Pauvreté : "On restera en situation d’échec si on investit pas dans l’accompagnement", affirme Olivier Noblecourt

Publié le 26 novembre 2019 à 14h19

Source : TF1 Info

L'INTERVIEW POLITIQUE - Olivier Noblecourt, le délégué interministériel à la prévention et la lutte contre la pauvreté, était l'invité ce mardi 26 novembre 2019 de l’interview politique d’Elizabeth Martichoux dans la matinale de LCI. Il est notamment revenu sur la politique du gouvernement en matière de pauvreté.

Olivier Noblecourt, délégué interministériel à la prévention et la lutte contre la pauvreté, était l'invité politique d'Elizabeth Martichoux ce mardi 26 novembre 2019. Il a longuement évoqué les questions de précarité et de pauvreté en France. Passage en revue de ses réponses.

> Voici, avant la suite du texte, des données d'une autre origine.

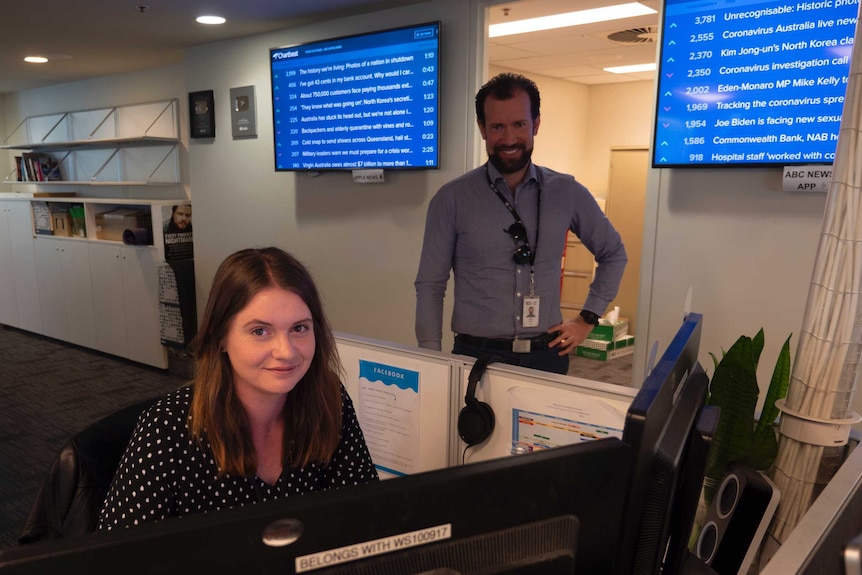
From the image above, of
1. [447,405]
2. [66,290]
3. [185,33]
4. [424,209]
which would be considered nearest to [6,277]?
[66,290]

Sur l'évolution de la pauvreté en France

"On observe bien sûr une grande diversité territoriale, mais la pauvreté a aussi évolué dans sa forme ces dernières années et pris de nouveaux visages. Elle s’est concentrée sur les âges les plus précoces, les enfants sont de plus en plus touchés, les familles monoparentales également, les étudiants, les salariés sont aussi de plus en plus présent et enfin, on observe un retour de la pauvreté dans le grand âge, avec des problèmes d’argent mais également un grand isolement. (...) Les plus pauvres ne faisaient pas parti de la contestation des Gilets jaunes, c’était une autre catégorie, de gens qui travaillent mais n’arrivent pas à boucler la fin de mois, qui ont le sentiment que finalement le travail ne payait plus, qu’ils n’avaient pas la qualité de vie en attendue. Mais les plus pauvres ne sont pas venus."

Sur l'effet des aides promises par Macron pour les plus démunis

"La prime d’activité permet d’avoir un bonus pour ceux qui ont un travail mais des ressources limitées. Il faut aussi parler de la revalorisation handicapé et du minimum vieillesse. Les dépenses de prévention et d’accompagnement sont le principal objectif, on a déshumanisé la relation avec les plus vulnérables. Aujourd’hui, c’est la limite dans laquelle nous sommes : on a de l’argent, mais on pourra augmenter sans cesse les cotisations, on restera en situation d’échec si on investit pas dans l’accompagnement et dans les projets du quotidien. Nous sommes en échec depuis 30 ans sur la pauvreté."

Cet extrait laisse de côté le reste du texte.